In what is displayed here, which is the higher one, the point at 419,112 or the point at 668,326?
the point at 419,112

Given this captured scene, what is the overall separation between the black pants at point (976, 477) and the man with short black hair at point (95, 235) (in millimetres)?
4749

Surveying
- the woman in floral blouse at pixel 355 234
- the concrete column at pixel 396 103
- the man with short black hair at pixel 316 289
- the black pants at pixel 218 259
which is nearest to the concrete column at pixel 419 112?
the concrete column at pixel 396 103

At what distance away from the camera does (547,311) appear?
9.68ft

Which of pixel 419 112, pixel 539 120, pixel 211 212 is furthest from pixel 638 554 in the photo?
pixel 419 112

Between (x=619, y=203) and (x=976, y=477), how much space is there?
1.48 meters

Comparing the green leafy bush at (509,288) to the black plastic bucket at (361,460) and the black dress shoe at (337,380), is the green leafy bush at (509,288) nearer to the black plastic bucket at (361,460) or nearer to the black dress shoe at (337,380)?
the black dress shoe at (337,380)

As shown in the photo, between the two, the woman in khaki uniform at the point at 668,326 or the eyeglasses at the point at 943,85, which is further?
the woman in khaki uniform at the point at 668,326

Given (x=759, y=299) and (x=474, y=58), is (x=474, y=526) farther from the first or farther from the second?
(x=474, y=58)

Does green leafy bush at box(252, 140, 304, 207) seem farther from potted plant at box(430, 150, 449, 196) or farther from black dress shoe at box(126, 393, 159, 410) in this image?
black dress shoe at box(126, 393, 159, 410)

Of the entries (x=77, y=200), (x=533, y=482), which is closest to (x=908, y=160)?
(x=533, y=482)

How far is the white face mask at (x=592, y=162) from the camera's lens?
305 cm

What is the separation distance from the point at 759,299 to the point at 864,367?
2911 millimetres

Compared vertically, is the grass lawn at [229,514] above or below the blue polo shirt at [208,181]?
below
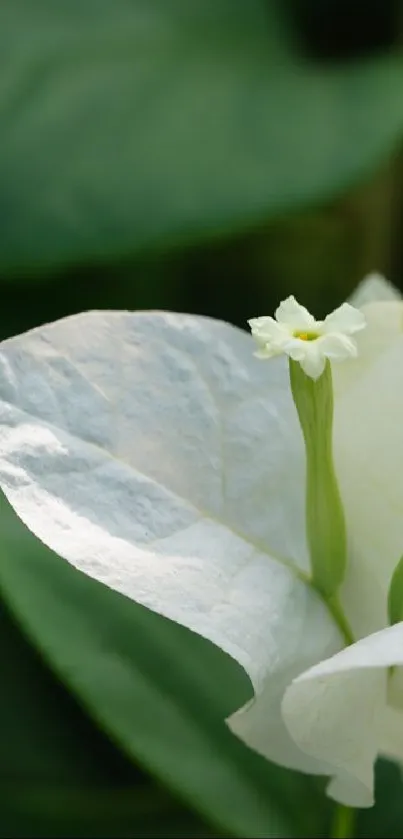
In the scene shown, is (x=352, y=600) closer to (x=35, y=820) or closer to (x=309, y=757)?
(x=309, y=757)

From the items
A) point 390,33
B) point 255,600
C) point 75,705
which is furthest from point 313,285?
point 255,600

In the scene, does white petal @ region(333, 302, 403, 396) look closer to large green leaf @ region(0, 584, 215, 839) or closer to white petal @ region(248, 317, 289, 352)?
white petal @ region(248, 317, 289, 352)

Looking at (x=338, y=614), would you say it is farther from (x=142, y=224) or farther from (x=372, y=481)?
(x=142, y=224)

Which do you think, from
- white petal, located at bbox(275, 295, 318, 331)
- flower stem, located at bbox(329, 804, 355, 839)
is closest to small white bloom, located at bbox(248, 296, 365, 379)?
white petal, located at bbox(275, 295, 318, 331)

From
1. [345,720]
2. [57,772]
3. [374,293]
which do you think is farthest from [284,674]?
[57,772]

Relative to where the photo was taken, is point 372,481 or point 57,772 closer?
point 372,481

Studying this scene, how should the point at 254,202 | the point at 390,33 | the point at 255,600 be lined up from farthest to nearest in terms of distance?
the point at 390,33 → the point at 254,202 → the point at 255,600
════════
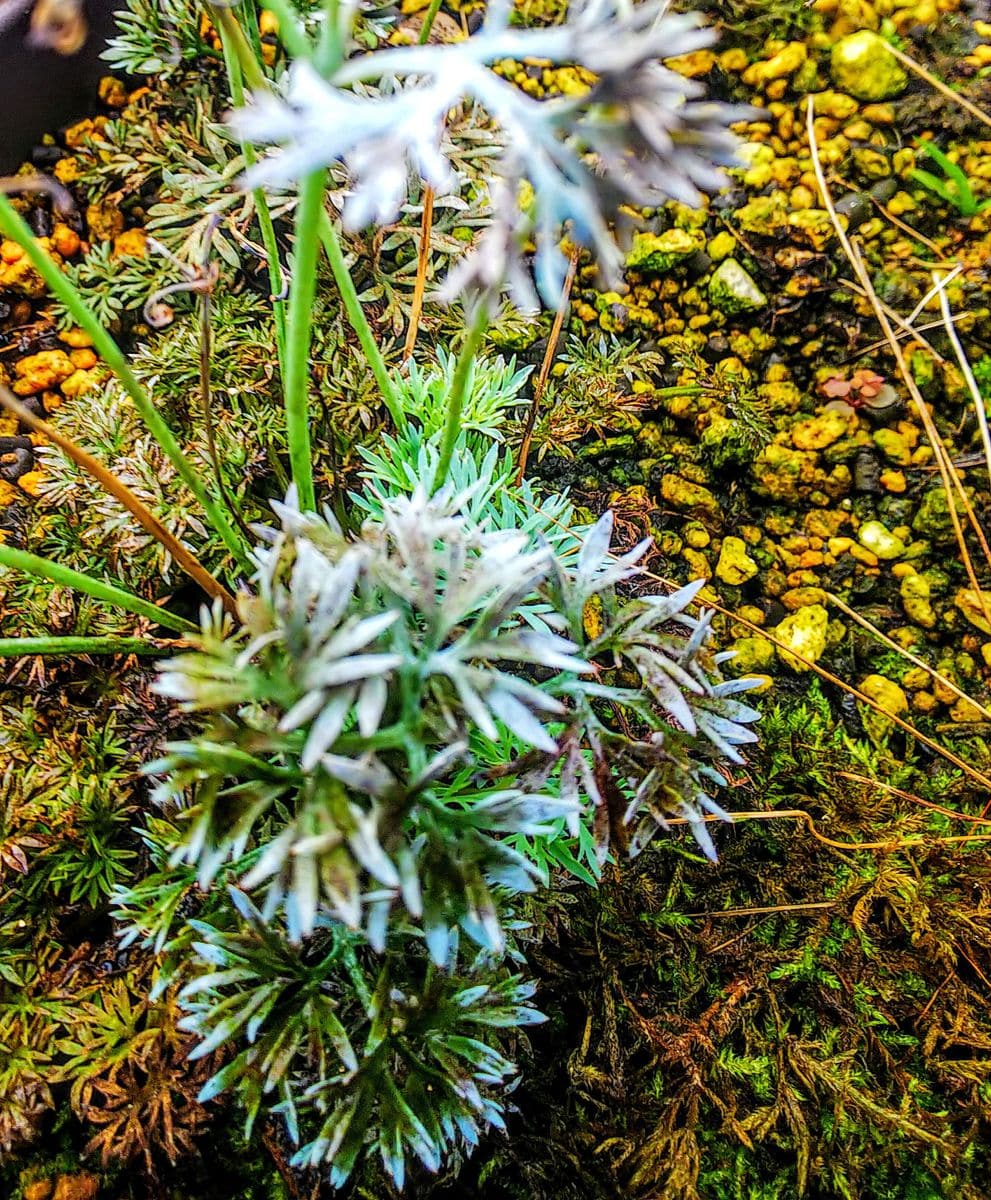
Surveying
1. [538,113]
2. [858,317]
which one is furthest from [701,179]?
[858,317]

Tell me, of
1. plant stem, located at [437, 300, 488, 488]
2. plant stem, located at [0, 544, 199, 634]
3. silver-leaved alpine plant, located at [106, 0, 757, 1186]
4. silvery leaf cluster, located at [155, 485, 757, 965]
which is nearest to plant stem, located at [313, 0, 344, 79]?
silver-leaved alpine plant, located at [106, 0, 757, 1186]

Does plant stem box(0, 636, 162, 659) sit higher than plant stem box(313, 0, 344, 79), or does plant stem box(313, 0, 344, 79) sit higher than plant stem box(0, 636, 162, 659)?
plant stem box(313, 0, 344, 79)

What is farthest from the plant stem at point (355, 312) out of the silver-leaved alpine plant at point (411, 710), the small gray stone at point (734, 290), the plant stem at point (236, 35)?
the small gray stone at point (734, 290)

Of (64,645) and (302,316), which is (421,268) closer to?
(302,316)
════════
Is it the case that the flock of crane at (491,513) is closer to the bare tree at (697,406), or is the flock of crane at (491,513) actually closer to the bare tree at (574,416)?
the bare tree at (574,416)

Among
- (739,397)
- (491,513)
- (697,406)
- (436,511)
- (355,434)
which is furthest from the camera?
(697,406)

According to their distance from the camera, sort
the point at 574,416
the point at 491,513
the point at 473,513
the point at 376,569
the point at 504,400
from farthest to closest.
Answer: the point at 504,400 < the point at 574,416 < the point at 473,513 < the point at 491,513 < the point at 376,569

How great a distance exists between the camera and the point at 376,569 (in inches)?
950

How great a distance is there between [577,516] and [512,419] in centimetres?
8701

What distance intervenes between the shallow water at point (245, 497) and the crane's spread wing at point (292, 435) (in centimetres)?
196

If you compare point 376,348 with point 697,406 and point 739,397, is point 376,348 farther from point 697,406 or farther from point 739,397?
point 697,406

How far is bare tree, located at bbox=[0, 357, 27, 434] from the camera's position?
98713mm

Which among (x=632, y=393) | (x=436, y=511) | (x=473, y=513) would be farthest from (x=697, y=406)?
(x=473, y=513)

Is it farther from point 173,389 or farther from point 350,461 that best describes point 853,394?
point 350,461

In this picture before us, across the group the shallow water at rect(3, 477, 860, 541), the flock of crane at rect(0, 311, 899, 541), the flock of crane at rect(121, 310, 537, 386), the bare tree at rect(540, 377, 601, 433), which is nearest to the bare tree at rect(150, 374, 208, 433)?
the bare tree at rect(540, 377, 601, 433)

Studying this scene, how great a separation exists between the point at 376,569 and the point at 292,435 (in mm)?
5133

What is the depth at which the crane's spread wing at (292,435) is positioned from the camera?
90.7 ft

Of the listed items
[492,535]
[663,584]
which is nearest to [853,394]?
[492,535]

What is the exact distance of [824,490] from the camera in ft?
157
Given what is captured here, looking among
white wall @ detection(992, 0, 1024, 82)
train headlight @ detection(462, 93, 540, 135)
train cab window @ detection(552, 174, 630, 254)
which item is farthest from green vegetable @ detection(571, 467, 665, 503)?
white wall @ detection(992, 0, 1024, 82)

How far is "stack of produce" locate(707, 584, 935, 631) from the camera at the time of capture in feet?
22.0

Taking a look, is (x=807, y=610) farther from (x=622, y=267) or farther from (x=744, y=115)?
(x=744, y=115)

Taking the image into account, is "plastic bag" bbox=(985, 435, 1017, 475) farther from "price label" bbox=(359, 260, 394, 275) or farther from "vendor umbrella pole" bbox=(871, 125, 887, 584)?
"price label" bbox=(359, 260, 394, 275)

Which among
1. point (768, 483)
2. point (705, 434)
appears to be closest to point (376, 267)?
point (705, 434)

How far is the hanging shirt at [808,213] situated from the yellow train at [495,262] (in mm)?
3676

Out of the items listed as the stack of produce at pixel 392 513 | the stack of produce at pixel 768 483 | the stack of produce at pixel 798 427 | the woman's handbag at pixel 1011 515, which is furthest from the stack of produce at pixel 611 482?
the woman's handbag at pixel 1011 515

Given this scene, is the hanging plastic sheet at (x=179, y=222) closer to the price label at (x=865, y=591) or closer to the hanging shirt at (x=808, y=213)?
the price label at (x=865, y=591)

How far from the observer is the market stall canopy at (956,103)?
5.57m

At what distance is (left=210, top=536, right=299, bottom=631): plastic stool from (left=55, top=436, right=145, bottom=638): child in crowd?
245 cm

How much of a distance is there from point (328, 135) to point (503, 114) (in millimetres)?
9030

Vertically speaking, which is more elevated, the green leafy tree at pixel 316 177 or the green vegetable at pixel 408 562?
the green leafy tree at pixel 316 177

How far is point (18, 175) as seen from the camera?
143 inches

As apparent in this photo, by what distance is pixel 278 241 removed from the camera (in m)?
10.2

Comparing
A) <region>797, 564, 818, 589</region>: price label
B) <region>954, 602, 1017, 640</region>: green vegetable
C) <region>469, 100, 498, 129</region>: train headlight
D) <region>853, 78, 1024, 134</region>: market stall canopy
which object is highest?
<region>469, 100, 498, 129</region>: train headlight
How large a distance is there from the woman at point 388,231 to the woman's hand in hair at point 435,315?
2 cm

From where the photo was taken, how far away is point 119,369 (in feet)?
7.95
════════
Copy out the records from the line containing "At what distance away" to the line containing "1.48 meters", reproducing each line precisely as it appears.

At what distance away from the camera does (547,311) appear?
9.68ft

Which of pixel 419 112, pixel 539 120, pixel 211 212 is furthest from pixel 638 554 in the photo?
pixel 419 112

Between (x=619, y=203) and (x=976, y=477), how much space is there?
1.48 meters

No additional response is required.